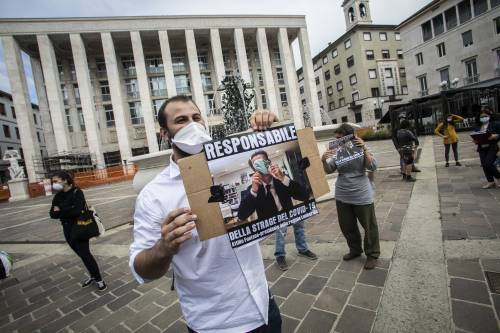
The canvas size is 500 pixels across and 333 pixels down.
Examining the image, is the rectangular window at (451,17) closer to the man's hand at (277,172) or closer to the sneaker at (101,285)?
the man's hand at (277,172)

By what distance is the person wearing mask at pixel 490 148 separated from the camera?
17.9 feet

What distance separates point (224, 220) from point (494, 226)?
174 inches

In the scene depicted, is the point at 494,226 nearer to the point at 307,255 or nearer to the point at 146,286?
the point at 307,255

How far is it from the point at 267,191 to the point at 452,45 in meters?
38.1

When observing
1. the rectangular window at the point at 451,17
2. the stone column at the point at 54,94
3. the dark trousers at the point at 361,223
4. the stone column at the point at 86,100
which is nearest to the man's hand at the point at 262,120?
the dark trousers at the point at 361,223

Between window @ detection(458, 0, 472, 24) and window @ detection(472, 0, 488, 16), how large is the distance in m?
0.48

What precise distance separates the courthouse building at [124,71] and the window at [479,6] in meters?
17.3

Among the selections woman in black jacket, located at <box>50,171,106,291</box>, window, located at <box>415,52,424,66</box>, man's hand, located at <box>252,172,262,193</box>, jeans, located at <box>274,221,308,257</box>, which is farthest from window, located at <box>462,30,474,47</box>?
woman in black jacket, located at <box>50,171,106,291</box>

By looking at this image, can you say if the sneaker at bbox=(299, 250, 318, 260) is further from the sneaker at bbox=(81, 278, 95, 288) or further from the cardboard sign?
the sneaker at bbox=(81, 278, 95, 288)

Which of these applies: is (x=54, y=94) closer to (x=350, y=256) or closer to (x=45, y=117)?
(x=45, y=117)

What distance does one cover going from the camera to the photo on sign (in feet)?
3.70

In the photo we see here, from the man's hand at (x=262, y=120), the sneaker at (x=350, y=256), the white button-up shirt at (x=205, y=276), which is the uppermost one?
the man's hand at (x=262, y=120)

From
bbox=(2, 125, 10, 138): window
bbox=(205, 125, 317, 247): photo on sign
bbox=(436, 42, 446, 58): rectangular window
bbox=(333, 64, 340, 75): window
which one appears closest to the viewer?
bbox=(205, 125, 317, 247): photo on sign

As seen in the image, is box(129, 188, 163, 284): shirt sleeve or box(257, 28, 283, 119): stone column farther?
box(257, 28, 283, 119): stone column
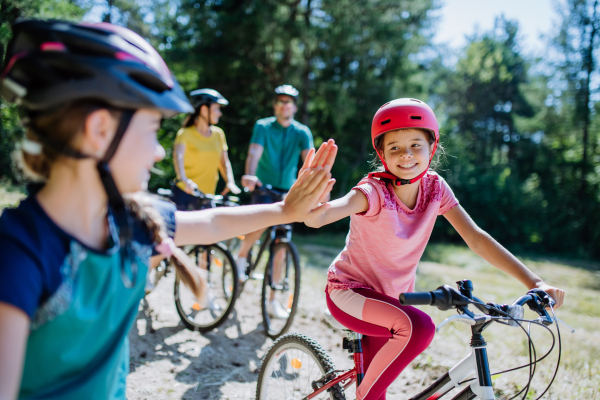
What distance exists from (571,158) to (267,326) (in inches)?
854

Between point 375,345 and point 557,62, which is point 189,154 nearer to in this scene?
point 375,345

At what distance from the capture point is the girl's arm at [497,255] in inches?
83.2

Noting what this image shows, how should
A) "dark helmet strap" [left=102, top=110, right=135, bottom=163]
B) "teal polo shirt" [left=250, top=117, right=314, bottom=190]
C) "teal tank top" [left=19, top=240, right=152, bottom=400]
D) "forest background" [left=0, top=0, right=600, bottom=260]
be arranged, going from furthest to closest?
1. "forest background" [left=0, top=0, right=600, bottom=260]
2. "teal polo shirt" [left=250, top=117, right=314, bottom=190]
3. "dark helmet strap" [left=102, top=110, right=135, bottom=163]
4. "teal tank top" [left=19, top=240, right=152, bottom=400]

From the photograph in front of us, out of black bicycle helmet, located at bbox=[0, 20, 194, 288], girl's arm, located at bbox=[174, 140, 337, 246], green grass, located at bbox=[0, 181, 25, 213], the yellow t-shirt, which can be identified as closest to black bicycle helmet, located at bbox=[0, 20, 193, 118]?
black bicycle helmet, located at bbox=[0, 20, 194, 288]

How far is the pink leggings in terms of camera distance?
6.63 feet

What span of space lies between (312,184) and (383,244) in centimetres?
94

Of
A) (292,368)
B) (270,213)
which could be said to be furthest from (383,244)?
(292,368)

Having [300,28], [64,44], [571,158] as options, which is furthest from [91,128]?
[571,158]

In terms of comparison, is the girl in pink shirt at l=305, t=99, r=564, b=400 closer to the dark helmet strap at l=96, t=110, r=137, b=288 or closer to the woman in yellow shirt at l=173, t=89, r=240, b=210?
the dark helmet strap at l=96, t=110, r=137, b=288

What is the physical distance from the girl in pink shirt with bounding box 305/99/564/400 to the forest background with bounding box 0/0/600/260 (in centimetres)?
551

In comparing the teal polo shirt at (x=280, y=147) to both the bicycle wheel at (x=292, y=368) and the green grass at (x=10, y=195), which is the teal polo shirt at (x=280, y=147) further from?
the green grass at (x=10, y=195)

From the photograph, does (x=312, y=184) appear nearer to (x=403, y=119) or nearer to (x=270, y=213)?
(x=270, y=213)

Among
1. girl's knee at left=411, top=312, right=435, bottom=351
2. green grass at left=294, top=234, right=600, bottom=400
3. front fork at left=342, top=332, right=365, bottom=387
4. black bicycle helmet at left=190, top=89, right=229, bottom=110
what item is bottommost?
green grass at left=294, top=234, right=600, bottom=400

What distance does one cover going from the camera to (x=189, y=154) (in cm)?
509
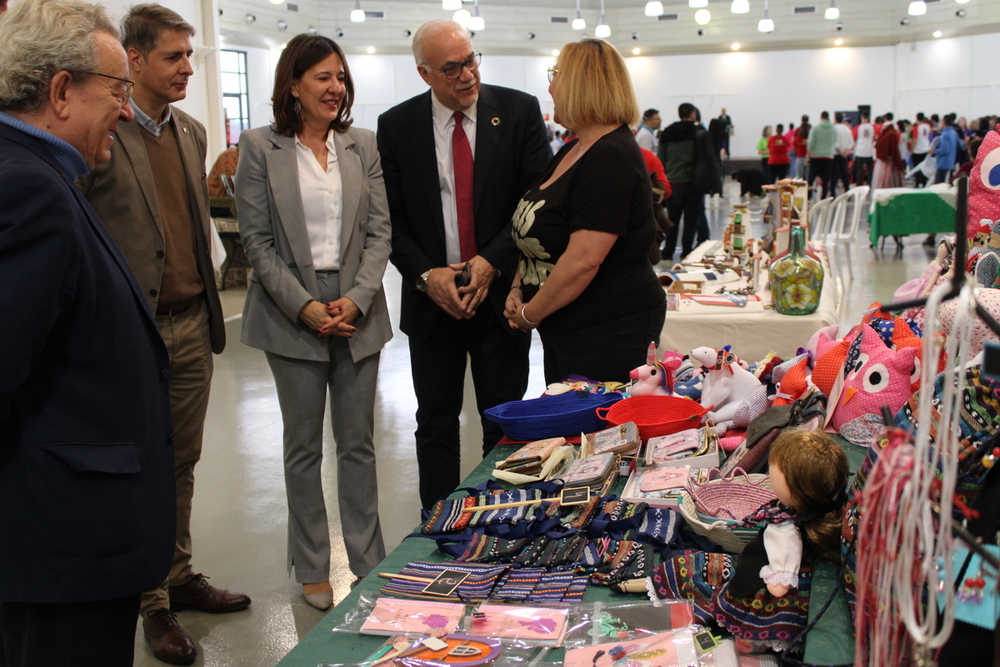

---*---

What the task asks>
Pick out and copy every line of the data above that contains the string "front".

Expected answer>
From the photograph in front of us, out of black bicycle helmet, located at bbox=[0, 20, 194, 288], girl's arm, located at bbox=[174, 140, 337, 246], green grass, located at bbox=[0, 181, 25, 213], the yellow t-shirt, which can be identified as closest to black bicycle helmet, located at bbox=[0, 20, 193, 118]?
3. front fork at left=342, top=332, right=365, bottom=387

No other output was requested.